→ Fragment dokumentu
>>

Nasza Loteria NaM - pasek na kartach artykułów

"Tuwim. Wylękniony bluźnierca". Świat poetyckiego rewolucjonisty

Adrianna Adamek-Świechowska
Adrianna Adamek-Świechowska
Mariusz Urbanek, Tuwim. Wylękniony bluźnierca, Wydawnictwo Iskry, Warszawa 2013
Mariusz Urbanek, Tuwim. Wylękniony bluźnierca, Wydawnictwo Iskry, Warszawa 2013 Okładka książki
Mariusz Urbanek na wstępie książki zapewnia, że prezentuje biografię poety, który stosował zasadę: „Żyj tak, aby Twoim znajomym zrobiło się nudno, gdy umrzesz”. Czytelnik rychło przekonuje się, że słowa potwierdzają faktyczny stan rzeczy.

<<

→ Dane wejściowe
>>

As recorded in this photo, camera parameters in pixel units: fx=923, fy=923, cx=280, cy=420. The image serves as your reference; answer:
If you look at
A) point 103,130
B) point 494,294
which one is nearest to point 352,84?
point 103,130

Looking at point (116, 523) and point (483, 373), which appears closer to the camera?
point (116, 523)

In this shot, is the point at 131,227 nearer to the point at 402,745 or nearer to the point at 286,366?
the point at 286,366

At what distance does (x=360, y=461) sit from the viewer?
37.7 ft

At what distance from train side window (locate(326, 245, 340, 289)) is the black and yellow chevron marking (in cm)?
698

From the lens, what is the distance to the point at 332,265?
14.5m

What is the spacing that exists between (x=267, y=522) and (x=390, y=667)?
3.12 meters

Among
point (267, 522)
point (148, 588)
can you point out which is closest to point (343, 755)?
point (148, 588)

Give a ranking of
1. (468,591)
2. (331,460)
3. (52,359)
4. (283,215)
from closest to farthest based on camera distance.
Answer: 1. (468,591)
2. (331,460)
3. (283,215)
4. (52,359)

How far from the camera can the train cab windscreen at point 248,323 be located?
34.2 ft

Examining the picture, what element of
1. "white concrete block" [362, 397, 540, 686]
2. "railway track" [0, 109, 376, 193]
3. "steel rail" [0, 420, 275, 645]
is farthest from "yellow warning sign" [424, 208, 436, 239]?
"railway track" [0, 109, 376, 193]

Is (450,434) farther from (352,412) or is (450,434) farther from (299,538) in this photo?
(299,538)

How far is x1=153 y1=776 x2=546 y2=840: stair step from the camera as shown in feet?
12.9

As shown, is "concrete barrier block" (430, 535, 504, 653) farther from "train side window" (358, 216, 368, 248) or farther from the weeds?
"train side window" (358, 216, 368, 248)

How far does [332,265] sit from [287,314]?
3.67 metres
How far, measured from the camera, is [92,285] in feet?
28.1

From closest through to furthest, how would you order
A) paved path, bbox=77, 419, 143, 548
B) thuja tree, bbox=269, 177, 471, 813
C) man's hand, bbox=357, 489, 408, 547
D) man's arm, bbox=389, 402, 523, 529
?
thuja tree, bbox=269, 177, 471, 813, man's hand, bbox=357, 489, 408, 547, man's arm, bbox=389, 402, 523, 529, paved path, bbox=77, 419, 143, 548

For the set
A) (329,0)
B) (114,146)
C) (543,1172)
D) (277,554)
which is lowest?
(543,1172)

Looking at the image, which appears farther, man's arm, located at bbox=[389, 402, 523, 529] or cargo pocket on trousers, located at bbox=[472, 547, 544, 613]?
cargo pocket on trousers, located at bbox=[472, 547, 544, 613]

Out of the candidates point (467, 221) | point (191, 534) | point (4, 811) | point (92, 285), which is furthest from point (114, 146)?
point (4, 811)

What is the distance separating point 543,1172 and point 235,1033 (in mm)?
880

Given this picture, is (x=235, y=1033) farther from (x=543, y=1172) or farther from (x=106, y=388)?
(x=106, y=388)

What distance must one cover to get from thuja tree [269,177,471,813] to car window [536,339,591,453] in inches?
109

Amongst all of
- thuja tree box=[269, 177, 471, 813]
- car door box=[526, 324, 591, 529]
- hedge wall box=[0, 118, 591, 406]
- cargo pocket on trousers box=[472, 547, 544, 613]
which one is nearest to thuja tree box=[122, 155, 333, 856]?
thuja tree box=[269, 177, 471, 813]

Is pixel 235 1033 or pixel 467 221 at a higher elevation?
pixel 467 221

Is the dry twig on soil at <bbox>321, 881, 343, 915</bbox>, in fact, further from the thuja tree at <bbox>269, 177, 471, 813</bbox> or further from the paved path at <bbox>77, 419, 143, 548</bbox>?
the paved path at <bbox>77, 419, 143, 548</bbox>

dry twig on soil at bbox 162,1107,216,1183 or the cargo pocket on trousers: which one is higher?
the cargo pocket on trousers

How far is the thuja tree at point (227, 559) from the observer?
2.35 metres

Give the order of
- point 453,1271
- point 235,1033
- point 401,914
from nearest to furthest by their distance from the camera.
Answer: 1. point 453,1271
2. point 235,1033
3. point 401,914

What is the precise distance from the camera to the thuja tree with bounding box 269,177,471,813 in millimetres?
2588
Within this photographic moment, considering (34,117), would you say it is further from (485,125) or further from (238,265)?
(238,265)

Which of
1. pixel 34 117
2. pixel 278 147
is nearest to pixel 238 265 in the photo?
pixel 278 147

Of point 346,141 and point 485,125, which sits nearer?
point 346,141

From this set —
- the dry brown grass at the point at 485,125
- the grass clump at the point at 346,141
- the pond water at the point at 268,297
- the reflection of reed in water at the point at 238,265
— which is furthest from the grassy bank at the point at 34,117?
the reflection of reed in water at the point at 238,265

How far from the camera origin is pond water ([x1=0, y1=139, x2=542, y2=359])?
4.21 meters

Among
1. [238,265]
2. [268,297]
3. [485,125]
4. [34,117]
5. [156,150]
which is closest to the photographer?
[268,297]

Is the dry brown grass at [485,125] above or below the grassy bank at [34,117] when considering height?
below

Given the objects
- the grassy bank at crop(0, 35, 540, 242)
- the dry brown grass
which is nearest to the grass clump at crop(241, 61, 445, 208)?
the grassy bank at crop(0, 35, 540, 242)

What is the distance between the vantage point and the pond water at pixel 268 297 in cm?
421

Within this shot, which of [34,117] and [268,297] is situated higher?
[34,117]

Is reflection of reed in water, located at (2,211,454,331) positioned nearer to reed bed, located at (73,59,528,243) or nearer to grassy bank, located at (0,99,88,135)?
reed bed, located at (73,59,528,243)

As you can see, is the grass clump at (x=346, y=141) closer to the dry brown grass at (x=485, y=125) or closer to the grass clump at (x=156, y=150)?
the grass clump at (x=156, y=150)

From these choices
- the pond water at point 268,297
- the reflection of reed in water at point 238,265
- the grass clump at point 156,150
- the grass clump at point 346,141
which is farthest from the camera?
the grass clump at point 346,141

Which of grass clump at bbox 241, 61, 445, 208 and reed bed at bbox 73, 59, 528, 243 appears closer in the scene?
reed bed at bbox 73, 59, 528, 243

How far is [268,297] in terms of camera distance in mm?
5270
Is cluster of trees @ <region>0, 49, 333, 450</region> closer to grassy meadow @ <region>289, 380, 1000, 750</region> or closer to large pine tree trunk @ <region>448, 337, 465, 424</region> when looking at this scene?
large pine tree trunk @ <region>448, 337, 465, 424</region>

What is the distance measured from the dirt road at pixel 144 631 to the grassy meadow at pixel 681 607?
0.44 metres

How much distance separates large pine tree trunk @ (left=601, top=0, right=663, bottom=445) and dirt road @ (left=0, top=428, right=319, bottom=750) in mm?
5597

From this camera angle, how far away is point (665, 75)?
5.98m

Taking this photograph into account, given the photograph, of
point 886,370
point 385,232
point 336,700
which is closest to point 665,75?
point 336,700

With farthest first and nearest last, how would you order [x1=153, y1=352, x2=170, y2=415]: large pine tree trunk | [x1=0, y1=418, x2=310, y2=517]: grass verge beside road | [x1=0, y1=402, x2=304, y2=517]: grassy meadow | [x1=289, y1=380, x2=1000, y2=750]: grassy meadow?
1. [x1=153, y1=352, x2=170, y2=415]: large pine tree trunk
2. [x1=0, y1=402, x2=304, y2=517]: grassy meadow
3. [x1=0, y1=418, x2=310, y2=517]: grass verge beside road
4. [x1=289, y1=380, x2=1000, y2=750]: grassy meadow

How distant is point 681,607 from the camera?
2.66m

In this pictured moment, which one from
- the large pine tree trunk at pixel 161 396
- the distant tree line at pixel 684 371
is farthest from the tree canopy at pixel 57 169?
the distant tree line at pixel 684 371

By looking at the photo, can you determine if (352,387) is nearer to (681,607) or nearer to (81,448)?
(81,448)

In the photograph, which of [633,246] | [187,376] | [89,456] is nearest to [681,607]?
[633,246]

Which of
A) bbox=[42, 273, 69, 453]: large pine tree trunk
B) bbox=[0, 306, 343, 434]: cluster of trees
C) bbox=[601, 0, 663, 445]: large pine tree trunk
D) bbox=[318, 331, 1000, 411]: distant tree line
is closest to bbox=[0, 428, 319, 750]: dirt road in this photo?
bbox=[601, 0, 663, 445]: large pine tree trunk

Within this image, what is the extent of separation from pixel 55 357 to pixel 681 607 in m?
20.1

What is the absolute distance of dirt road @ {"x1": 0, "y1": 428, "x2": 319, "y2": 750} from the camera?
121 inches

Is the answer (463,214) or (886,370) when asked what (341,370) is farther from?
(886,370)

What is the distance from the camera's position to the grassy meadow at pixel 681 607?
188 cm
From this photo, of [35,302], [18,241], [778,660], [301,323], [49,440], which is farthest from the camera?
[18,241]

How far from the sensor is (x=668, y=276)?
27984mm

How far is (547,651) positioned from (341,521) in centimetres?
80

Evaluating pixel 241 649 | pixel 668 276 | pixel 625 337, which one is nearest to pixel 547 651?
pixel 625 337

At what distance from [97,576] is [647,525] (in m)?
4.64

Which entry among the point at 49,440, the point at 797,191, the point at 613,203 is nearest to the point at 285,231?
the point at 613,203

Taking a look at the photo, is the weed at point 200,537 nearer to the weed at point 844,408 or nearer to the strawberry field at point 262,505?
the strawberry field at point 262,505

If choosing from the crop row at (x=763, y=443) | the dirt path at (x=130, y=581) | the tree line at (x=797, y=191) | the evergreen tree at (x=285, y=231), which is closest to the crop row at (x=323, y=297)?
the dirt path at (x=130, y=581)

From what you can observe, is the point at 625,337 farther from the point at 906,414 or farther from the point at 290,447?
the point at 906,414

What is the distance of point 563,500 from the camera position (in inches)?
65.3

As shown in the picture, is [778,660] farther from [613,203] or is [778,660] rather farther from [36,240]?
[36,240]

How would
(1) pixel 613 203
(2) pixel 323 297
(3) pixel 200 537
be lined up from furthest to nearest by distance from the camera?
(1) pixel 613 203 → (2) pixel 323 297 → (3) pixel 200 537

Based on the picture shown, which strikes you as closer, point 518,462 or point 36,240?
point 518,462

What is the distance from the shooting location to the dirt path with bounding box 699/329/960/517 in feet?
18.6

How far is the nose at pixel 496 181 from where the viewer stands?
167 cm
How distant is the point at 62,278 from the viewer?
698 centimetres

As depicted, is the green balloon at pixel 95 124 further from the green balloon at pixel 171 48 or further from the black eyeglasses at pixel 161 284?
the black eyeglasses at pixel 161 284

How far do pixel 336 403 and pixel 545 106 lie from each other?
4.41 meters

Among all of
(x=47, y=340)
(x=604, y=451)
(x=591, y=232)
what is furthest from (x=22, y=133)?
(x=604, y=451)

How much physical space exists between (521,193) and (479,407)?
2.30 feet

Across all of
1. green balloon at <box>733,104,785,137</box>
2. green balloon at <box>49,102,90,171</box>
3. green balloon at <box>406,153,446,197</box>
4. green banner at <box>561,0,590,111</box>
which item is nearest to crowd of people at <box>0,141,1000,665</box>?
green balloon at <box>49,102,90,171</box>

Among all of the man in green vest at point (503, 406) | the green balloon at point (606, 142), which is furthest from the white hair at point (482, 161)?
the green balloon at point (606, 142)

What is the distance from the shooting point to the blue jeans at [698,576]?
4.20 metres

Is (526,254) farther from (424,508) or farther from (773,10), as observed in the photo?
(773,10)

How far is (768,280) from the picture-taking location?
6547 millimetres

<<

→ Wymagania ćwiczenia
#1 Przetłumacz na język angielski zdanie z fragmentu dokumentu: „Czytelnik rychło przekonuje się, że słowa potwierdzają faktyczny stan rzeczy”.
#2 Wypisz wszystkie dane bibliograficzne omawianej książki podane we fragmencie dokumentu.
Korzystaj wyłącznie z fragmentu dokumentu, a nie z materiału.

→ Rozwiązania zadań
#1 The reader soon becomes convinced that the words confirm the actual state of affairs.

#2
- Autor: Mariusz Urbanek
- Tytuł: „Tuwim. Wylękniony bluźnierca”
- Wydawnictwo: Wydawnictwo Iskry
- Miejsce wydania: Warszawa
- Rok wydania: 2013